● **TEXT SECTION**
┌────────
A Passion for Commas

by Alan Eggleston

A writer friend, Will Conley, posted a thought piece on his Facebook page, a small excerpt here:

Hey, Passion. Righteous Indignation called…

When I first read it, I thought it sounded like poetry, almost Shakespearean, thus:

Hey, Passion.
Righteous Indignation, called.


And Will responded, “Oh, how a comma says so much.”

That got me thinking, too. People treat punctuation so off-handedly, yet punctuation is as much a tool of communication as are words. And no punctuation mark is more simple yet speaks more complexly than the comma.

The comma commands order in a series. It separates warring clauses. Just as important, it announces an introductory phrase, says farewell to the concluding phrase, too.  The comma hands us off in a letter greeting or conclusion, and sets off parts of a whole such as location or time.

You won’t see these many diverse roles for the period, the exclamation point, or the question mark – let alone the colon, semi-colon, slash, or dash!

Yet no mark is as misunderstood, misused, abused, or underused as the comma. I once accused someone on a corporate approval route of using a comma shaker when reviewing copy, because he seemed to indiscriminately add commas, and then I couldn’t make any sense out of many of them. One of our publication editors even added commas of her own, in an attempt to provide some consistency between all the writers and reviewers. Oh, the humanity! Among writers, these just bred confusion.

I got into a discussion with someone on Twitter recently about punctuation that indicates a “pause.” She felt nothing was adequately enough understood by readers to handle the job, including the comma, the ellipsis, or any of the dashes. I pointed out that in print, all had been well established over many tens to hundreds of years for their various purposes and variations of pauses, but she insisted that today’s reader can’t know what is in the writer’s mind by these punctuation marks. I think they can, if they are used and edited consistently.
└────────
● **DATASET ROWS**
┌────────
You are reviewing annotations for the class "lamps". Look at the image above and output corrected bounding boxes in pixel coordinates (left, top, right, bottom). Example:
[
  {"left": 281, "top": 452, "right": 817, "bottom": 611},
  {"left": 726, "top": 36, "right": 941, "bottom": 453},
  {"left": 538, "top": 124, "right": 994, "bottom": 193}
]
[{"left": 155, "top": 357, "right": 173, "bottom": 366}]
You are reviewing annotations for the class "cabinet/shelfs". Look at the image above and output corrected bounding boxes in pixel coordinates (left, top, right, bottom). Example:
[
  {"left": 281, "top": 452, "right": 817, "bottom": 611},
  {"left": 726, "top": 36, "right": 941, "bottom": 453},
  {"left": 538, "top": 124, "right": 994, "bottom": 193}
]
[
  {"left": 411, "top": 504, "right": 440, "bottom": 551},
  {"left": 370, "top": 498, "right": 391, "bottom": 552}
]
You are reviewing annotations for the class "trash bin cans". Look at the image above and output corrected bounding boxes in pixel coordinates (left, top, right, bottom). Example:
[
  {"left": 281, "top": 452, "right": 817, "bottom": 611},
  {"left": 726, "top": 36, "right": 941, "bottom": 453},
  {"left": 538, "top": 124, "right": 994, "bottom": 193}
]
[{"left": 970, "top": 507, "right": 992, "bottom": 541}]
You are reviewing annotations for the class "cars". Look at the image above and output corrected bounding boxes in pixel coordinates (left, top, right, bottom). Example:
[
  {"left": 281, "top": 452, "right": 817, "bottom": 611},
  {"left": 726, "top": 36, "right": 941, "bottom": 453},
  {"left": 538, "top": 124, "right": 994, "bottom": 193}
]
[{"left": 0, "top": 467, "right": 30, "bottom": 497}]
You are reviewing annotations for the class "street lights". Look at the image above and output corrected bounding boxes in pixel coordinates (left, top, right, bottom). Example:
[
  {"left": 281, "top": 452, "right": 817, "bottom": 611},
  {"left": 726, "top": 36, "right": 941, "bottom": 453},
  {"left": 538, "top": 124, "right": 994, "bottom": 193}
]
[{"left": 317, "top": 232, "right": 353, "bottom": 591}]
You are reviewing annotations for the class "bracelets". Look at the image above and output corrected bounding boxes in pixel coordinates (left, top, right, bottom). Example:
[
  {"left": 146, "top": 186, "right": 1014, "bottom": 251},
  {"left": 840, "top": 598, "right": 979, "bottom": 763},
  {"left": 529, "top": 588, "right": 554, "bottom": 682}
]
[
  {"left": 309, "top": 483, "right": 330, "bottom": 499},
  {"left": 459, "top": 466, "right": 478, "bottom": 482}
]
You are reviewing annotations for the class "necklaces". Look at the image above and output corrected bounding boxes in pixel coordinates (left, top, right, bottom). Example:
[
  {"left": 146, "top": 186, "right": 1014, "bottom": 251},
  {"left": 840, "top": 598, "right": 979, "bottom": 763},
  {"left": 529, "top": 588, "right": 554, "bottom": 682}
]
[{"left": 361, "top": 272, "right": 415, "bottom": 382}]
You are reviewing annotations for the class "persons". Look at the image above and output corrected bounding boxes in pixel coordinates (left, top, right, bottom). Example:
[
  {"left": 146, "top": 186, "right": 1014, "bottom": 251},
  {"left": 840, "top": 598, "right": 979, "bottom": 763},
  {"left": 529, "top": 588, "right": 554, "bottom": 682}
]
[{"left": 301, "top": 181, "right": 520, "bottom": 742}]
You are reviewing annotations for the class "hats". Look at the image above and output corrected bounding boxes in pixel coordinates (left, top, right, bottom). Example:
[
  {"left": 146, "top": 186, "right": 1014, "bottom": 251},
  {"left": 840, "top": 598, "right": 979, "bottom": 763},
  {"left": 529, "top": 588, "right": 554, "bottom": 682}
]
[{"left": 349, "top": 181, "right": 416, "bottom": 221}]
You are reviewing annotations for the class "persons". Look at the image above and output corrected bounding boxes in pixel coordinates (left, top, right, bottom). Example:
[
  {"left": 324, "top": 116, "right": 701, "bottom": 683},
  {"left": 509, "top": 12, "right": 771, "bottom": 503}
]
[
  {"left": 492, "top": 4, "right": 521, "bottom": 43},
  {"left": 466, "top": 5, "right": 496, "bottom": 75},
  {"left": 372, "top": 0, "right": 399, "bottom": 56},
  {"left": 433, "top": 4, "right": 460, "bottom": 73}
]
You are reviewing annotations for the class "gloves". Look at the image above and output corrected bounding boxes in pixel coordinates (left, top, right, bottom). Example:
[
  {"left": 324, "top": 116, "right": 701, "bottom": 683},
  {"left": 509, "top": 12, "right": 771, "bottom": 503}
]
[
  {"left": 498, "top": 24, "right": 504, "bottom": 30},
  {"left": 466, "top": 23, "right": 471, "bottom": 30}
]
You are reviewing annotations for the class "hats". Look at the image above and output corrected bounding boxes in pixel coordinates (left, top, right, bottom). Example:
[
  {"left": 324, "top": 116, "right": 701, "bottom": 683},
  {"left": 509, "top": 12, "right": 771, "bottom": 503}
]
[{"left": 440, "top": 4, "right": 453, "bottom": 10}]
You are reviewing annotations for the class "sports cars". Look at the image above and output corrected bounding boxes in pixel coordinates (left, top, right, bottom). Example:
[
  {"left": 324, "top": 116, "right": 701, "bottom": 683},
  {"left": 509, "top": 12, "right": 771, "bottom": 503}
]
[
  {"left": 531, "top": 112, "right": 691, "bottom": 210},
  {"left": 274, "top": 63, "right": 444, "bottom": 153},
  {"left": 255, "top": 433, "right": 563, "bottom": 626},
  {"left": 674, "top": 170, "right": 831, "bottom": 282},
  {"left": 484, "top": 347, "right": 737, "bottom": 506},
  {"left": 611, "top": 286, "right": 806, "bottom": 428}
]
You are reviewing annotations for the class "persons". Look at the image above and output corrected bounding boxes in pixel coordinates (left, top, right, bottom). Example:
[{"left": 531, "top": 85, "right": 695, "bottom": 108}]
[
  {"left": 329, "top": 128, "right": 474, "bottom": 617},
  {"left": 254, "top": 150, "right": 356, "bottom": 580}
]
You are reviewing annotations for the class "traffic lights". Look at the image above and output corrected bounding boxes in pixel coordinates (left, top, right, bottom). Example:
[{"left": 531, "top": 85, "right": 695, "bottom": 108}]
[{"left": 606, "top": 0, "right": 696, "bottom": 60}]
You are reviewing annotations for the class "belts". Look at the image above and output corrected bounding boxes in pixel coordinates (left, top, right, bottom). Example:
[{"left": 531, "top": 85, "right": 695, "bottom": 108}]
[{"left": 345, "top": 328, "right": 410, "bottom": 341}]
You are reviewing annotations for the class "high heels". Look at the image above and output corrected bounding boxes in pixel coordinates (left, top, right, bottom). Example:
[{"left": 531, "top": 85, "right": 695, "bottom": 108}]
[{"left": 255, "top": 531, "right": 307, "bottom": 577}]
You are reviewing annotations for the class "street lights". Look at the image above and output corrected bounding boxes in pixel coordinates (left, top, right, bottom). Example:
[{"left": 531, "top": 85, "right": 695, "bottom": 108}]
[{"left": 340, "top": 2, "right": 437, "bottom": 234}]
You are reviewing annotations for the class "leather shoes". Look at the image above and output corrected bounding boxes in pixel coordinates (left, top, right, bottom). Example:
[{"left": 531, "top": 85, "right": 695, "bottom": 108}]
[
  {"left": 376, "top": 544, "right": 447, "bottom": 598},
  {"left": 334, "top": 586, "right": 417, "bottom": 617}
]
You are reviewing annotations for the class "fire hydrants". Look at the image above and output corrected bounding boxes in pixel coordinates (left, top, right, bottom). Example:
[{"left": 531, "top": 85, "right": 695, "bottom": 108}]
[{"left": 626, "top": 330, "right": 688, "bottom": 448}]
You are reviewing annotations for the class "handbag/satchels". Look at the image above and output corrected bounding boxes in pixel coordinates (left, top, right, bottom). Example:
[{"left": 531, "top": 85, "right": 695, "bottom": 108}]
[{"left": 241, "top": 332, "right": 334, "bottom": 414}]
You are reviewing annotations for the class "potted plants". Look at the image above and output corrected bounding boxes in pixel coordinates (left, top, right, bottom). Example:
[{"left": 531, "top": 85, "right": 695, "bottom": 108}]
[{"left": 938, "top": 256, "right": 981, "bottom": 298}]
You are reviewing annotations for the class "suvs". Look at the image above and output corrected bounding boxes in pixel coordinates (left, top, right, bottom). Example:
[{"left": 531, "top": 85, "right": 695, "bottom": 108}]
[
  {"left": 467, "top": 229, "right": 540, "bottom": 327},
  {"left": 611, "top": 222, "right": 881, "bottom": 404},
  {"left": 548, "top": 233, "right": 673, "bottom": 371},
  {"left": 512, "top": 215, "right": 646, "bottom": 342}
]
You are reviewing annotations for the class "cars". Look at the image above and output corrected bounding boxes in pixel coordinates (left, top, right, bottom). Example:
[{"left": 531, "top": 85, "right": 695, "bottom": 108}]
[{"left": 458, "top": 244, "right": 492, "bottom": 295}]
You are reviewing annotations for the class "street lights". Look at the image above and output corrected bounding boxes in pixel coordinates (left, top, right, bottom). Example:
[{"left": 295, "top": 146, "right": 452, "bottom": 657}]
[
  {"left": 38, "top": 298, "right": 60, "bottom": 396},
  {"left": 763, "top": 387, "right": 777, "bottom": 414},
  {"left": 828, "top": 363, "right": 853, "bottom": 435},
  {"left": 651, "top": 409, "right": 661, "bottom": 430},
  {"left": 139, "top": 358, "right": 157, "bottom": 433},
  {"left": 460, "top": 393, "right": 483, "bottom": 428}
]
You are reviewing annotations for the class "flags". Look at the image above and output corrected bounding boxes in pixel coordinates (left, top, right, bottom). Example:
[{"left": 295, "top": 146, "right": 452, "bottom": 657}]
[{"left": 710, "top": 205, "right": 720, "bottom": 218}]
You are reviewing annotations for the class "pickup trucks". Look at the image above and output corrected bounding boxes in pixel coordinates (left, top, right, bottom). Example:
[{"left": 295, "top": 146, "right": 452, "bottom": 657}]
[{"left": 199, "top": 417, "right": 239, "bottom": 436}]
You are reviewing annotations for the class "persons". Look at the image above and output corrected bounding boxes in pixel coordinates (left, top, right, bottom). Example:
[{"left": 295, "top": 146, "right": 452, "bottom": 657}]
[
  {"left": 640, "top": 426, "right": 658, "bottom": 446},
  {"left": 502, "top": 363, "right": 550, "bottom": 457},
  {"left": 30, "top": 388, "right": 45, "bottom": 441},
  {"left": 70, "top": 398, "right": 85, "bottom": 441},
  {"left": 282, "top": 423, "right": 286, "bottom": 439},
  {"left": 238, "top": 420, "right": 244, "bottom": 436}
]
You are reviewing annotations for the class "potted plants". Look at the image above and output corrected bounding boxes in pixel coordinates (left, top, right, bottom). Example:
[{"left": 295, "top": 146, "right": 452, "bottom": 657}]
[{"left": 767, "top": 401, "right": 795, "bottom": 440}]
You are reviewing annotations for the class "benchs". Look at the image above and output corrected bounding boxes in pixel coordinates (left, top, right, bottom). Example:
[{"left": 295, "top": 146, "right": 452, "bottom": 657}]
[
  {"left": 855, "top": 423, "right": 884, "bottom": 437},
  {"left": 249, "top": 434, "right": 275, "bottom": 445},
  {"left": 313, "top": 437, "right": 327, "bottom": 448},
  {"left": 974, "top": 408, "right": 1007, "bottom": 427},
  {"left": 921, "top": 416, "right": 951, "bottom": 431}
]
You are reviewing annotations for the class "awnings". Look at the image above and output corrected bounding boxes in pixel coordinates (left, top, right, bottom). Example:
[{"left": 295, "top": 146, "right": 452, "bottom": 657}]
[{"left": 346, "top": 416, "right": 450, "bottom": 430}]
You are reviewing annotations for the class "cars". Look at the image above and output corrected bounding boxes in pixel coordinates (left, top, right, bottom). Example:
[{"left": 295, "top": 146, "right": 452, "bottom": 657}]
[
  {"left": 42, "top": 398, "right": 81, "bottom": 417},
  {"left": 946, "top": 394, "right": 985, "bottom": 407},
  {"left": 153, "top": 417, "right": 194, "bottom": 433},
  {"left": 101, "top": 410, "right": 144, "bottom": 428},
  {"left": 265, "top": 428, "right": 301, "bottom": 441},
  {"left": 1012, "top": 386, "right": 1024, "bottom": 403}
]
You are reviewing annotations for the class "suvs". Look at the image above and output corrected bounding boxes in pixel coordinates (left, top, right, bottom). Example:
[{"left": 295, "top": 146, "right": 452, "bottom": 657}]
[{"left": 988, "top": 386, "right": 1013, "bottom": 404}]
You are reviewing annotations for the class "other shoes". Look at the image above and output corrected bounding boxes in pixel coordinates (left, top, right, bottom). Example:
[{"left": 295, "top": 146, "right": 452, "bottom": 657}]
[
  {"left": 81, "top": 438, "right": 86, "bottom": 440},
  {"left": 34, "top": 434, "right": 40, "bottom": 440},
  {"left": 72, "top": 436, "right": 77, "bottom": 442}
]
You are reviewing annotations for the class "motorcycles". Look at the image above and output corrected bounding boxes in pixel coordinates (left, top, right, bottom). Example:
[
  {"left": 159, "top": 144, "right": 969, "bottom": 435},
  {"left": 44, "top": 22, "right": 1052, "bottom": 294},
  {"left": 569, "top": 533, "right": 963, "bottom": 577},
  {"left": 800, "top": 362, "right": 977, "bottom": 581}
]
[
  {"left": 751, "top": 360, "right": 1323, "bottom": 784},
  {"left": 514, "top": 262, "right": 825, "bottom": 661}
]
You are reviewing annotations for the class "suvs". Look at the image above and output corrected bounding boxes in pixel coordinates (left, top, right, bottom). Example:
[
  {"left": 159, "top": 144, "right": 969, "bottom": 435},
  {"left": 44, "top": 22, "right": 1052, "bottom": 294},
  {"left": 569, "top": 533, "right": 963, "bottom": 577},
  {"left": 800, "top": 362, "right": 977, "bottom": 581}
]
└────────
● **PROBLEMS**
1. In the essay about commas, where did Will Conley post his thought piece?
2. Transcribe the essay on commas from "Hey, Passion. Righteous" to "than the comma.".
3. Write the next part of the essay about commas, beginning after its final sentence.

● **RESPONSES FOR EACH TASK**
1. On his Facebook page.

2.
Hey, Passion. Righteous Indignation called…

When I first read it, I thought it sounded like poetry, almost Shakespearean, thus:

Hey, Passion.
Righteous Indignation, called.


And Will responded, “Oh, how a comma says so much.”

That got me thinking, too. People treat punctuation so off-handedly, yet punctuation is as much a tool of communication as are words. And no punctuation mark is more simple yet speaks more complexly than the comma.

3.
That is why I still favor the Oxford (or serial) comma. Yes, I know, often you can deduce the meaning without using that final comma, but the goal of the writer and editor aren’t to leave a question in the mind of the reader but to be clear. Leave the questions for the poets and philosophers. Our purpose as editors, in particular, is to be clear. Thus, except in the case where I am trying to fit a house style in which they already follow the no-Oxford rule, I refuse not to use the Oxford comma. I nurture a passion for commas.

Yes, Will, “a comma says so much.” And we as editors owe it to our readers to give voice to those commas so that our readers may clearly hear.


8 thoughts on “A Passion for Commas

  1. “She felt nothing was adequately enough understood by readers to handle the job, including the comma, the ellipsis, or any of the dashes” – so she beleived that no-one understands ANY punctuation at all?

    Hooray! We’ll leave it all out then.

    • I wouldn’t go on her word. She wanted to invent a new punctuation mark (actually, a combination of marks). I tried to explain that everything was covered and that readers understood through context what writers meant, but she was intent on coming up with a new mark. And, again, this had to do with indicating pauses, not all punctuation.

      As I finally said to her, “Give it a try and see how it works out.” If you feel you can communicate adequately without punctuation, that’s up to you.

      • Ahhh, inventing a new punctuation mark. What an excellent idea. That will help the readers who don’t know the ones in use for all these years.

      • I’m sorry, Phil, I didn’t see that you had replied again. Yes, my hope was this person, intent on going her own way, would try it and fail, then stop messing around with it. It’s hard enough for most people to remember the punctuation that already exists, they certainly won’t adopt an arbitrary new one.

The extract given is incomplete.